## About this exercise
Locate the word "annotators" in the entries below, then gather every line that holds it.

(Beginning of Supplied material)

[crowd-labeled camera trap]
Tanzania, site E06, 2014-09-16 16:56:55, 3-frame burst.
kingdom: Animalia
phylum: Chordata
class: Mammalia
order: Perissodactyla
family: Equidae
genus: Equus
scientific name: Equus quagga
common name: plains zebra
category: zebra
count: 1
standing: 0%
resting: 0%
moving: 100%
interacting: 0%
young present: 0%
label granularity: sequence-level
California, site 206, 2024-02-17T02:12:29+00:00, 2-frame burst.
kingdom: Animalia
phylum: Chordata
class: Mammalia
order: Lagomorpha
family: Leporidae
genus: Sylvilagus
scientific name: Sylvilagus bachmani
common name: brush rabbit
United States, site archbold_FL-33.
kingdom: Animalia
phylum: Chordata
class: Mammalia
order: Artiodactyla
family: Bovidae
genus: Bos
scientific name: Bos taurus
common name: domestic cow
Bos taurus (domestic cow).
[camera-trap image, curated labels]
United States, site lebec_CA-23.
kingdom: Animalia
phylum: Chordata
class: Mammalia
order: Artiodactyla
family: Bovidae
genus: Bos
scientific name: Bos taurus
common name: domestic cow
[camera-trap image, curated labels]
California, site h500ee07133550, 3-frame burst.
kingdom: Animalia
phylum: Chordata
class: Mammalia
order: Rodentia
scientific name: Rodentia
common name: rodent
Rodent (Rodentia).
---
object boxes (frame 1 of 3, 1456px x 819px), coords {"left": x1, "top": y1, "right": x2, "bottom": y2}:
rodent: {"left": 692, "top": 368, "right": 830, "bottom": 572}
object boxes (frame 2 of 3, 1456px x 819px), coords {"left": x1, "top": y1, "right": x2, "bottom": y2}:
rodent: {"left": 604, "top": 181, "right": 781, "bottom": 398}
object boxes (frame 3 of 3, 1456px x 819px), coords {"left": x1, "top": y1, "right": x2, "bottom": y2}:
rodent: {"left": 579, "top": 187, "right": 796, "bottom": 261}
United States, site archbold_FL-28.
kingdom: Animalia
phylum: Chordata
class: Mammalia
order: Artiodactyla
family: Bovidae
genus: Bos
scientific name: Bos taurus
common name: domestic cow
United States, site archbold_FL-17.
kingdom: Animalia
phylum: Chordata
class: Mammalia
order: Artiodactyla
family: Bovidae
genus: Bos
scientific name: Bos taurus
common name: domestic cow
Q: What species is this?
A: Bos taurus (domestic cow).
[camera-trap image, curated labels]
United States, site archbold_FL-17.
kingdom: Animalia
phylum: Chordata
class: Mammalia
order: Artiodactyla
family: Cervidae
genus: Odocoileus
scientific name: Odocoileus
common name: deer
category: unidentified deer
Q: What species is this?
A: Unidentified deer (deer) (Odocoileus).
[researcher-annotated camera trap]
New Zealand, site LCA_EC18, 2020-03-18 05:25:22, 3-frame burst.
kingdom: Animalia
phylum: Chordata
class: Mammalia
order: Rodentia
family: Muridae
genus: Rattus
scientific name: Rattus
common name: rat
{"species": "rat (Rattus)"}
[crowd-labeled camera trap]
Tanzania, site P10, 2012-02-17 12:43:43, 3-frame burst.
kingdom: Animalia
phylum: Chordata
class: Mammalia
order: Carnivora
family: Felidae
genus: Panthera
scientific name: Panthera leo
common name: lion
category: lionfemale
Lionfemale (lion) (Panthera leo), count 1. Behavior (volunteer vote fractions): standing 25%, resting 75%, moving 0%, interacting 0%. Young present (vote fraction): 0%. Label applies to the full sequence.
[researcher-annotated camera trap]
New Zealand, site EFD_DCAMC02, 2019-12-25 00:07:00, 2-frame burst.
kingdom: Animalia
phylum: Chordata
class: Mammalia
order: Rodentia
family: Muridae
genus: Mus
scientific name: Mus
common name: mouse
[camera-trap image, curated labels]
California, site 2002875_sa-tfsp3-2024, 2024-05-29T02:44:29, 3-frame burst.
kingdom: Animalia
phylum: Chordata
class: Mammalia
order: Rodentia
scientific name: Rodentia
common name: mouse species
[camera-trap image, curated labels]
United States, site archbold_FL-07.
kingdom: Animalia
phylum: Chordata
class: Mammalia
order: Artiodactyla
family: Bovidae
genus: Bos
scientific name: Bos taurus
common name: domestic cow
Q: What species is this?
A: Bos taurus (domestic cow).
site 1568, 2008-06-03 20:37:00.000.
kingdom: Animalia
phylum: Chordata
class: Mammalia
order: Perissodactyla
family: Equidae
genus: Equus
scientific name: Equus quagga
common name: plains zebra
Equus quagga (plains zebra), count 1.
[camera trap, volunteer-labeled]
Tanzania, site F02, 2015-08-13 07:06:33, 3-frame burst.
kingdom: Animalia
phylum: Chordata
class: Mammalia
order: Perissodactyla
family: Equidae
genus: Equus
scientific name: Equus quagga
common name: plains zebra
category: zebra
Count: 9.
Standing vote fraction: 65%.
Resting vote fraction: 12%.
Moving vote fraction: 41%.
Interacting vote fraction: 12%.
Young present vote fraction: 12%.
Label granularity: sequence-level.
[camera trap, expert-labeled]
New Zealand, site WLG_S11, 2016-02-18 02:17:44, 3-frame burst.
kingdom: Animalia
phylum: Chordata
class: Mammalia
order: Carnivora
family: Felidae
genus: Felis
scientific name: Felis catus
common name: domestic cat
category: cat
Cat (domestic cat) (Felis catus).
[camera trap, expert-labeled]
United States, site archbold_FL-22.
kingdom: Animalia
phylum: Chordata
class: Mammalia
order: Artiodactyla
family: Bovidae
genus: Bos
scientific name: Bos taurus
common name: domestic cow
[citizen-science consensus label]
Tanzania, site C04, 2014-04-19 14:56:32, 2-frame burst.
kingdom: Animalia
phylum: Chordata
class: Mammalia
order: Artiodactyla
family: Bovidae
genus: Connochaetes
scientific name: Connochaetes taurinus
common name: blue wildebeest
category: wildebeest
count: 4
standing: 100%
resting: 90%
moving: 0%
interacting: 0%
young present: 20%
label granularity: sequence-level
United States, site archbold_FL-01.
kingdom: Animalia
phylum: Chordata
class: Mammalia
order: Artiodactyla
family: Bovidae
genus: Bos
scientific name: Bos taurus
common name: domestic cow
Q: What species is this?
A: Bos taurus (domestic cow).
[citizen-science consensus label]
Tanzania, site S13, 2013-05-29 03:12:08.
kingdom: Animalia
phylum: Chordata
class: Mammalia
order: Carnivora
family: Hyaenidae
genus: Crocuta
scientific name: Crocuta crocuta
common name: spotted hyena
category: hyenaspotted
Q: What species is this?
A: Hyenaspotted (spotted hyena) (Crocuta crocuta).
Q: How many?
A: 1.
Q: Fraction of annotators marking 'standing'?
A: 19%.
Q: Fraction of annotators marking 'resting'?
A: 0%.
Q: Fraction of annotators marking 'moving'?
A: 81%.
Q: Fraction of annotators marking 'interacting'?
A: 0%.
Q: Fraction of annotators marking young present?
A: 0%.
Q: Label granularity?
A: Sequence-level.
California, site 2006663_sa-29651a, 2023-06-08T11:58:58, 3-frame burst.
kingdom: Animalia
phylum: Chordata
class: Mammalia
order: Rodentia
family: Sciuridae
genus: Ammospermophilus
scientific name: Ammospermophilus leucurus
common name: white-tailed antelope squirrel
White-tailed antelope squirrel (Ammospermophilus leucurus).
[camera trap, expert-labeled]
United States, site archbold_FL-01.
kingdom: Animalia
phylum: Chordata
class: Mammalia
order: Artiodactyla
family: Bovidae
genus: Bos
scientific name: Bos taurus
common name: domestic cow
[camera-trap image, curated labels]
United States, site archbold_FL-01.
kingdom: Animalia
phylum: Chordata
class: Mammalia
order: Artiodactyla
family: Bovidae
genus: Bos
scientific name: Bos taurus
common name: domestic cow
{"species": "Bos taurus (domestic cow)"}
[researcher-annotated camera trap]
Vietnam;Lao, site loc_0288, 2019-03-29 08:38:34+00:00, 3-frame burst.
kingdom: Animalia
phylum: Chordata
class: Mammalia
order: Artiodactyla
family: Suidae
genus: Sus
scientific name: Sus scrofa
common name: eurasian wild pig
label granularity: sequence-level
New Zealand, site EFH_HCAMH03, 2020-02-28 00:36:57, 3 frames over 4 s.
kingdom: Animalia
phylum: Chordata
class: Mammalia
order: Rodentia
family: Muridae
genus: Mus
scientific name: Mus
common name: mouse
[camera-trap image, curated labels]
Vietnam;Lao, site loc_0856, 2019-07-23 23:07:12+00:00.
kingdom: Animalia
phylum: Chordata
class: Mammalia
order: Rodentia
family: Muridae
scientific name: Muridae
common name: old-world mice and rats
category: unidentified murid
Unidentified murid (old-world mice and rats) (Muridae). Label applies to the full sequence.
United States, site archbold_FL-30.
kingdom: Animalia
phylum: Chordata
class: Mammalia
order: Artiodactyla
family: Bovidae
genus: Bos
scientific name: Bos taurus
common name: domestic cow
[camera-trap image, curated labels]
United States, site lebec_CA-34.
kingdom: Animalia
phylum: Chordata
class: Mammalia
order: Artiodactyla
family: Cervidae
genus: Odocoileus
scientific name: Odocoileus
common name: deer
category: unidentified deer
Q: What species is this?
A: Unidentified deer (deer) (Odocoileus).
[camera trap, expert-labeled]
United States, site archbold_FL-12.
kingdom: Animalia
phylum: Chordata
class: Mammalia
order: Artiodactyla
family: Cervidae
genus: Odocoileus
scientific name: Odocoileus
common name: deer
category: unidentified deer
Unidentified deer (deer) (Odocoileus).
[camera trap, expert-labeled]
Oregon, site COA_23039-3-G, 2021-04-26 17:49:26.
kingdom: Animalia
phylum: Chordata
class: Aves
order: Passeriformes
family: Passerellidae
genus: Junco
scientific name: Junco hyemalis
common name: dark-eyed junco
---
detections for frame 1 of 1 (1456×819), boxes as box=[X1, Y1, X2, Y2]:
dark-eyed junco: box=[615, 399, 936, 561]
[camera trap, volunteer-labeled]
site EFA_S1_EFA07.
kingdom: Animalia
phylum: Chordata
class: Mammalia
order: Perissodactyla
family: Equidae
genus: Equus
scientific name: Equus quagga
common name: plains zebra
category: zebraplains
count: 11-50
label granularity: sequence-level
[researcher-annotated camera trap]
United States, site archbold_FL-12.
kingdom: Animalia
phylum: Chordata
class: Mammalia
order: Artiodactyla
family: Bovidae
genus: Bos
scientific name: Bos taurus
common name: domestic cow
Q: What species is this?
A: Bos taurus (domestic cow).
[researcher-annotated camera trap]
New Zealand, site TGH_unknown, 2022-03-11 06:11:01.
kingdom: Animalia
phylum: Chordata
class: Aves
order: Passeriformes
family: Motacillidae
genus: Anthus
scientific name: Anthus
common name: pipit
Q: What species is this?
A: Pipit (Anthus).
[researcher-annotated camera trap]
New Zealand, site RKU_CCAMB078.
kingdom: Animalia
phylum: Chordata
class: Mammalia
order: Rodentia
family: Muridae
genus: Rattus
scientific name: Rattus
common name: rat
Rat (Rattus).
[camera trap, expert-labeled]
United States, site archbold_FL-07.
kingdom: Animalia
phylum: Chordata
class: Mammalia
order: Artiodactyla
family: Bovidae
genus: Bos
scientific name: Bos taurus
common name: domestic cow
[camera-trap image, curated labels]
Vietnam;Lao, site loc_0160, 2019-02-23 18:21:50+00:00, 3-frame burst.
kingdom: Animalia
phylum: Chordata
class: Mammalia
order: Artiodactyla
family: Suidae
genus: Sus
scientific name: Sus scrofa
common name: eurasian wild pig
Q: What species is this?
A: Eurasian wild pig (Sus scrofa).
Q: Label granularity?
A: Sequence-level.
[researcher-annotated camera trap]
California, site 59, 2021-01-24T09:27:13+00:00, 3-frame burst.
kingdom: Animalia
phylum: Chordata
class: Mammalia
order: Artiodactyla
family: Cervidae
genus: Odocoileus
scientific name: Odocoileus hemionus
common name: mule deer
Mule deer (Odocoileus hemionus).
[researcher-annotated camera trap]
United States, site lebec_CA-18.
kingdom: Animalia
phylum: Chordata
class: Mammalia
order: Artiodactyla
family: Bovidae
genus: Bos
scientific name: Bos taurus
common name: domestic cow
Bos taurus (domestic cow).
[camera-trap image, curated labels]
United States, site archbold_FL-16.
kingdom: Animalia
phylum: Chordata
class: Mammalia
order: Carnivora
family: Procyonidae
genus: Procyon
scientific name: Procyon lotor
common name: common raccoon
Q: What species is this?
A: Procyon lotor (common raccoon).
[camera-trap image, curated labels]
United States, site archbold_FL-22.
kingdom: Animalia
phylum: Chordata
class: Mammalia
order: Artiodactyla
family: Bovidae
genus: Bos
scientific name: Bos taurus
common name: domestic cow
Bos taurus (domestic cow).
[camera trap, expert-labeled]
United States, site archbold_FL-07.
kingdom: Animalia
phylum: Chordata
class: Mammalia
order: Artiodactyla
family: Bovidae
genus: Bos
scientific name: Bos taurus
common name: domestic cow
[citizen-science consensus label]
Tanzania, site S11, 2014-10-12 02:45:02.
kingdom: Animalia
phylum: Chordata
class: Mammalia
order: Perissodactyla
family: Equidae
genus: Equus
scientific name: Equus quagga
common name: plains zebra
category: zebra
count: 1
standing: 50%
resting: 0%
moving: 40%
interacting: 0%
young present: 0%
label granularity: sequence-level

(End of Supplied material)

## Reply
Q: Fraction of annotators marking 'standing'?
Q: Fraction of annotators marking 'resting'?
Q: Fraction of annotators marking 'moving'?
Q: Fraction of annotators marking 'interacting'?
Q: Fraction of annotators marking young present?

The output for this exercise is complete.